**Written exercise:** Print, word for word, the part of the passage on state capture in South Africa starting at "Today ‘state capture’" and ending at "South African politics.".

--- Start of Provided passage ---

Those of us who are incorrigible news junkies are well aware of the shameful saga of the Gupta family, their role in the capture of the South African state and how president Jacob Zuma has acted as a facilitator and enabler for what can only be described as a soft coup of a democratic government by self-serving capitalists and rent-seekers.
It is this relationship that has, in the eight years that Jacob Zuma has been the president of the Republic of South Africa, been at the centre of a slow and deadly corrosion not only of the democratic state but also of the party Zuma leads. The serious decline of the ANC – while the Arms Deal scandal certainly gauged at and wounded the heart of the party – can be traced back to the start of the parasitic relationship of the Gupta family with politically connected individuals in the party.
We are where we are now mostly because of this corrupting influence.
Today ‘state capture’ and ‘Zupta’ have entered daily political discourse, not as catchy slogans, but as matters of fact.
But so many, so deep and so wide have been the scandals over at least 13 years – beginning with an IT contract the Gupta family secured with the Gauteng government in 2001 – that holding on to a bigger picture is challenging even for the most avid follower of South African politics.
Those on the inside, including investigative journalists like Myburgh, have burrowed and dug deep into the cesspit of corruption, nepotism and the abuse of state power and hold, in their minds, a clearer picture of the sprawling sordid canvas that includes Transnet, Prasa, Eskom, SAA and the Treasury itself.

--- End of Provided passage ---
--- Start of Data block ---

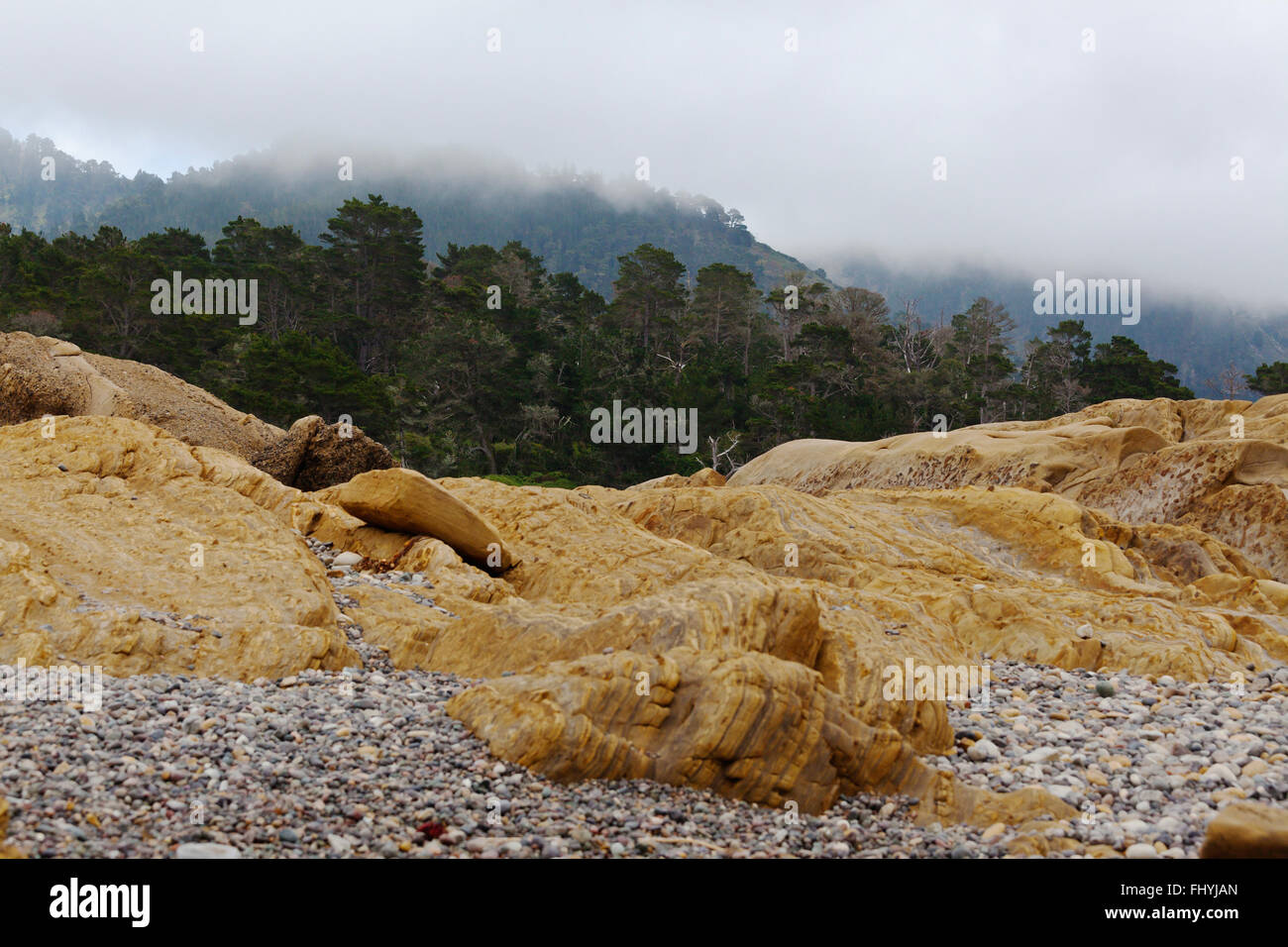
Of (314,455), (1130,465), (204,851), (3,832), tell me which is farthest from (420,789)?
(1130,465)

--- End of Data block ---

**Exercise response:**
Today ‘state capture’ and ‘Zupta’ have entered daily political discourse, not as catchy slogans, but as matters of fact.
But so many, so deep and so wide have been the scandals over at least 13 years – beginning with an IT contract the Gupta family secured with the Gauteng government in 2001 – that holding on to a bigger picture is challenging even for the most avid follower of South African politics.